The central misconception around comics is the idea that they’re a genre, not a medium. The roots of 20th-century popular comics may well be in genre fiction: we’re all familiar with the zap-pow-whoppery of early superhero comics, whose campy cadences were deftly caught in the old Adam West television adaptations of Batman, and with the use of “comic-book” as an adjective synonymous with primary-coloured morality and cartoon violence. But although superhero stories are still as active a part of the comics medium as its other ancestor, the “funny papers” strip cartoon, many creators and artists have devoted years of energy and talent to guiding the medium out of its generic constraints.

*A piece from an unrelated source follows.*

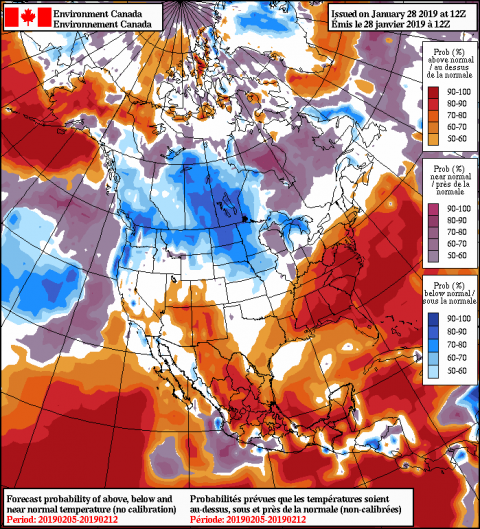 2019012812_054@007_E1_north@america_I_NAEFS@TEMPERATURE_anomaly@probability@combined@week2_186.png
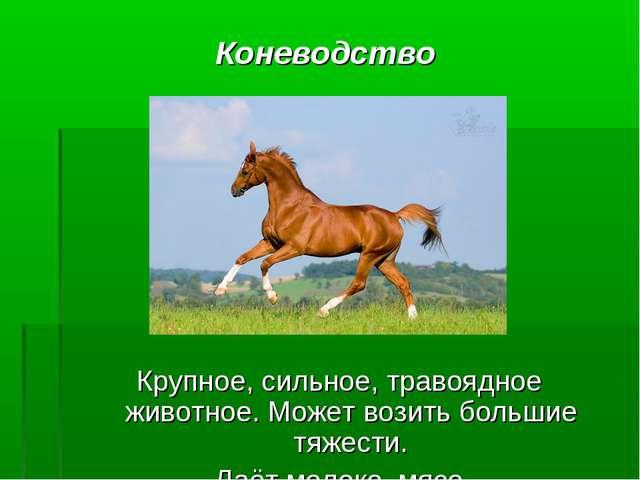 Коневодство Крупное, сильное, травоядное животное. Может возить большие тяжес...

What Scott McCloud, the critic and cartoonist, attempted to categorise in Understanding Comics – perhaps the medium’s best work of literary criticism, and itself a comic – as “juxtaposed pictorial and other images in deliberate sequence, intended to convey information and/or produce an aesthetic response”, now comprehends a rainbow of genres: history, criticism, biography, crime, sci-fi, romance, memoir, the classics, literary fiction, blogging, pornography and more. All in words and pictures.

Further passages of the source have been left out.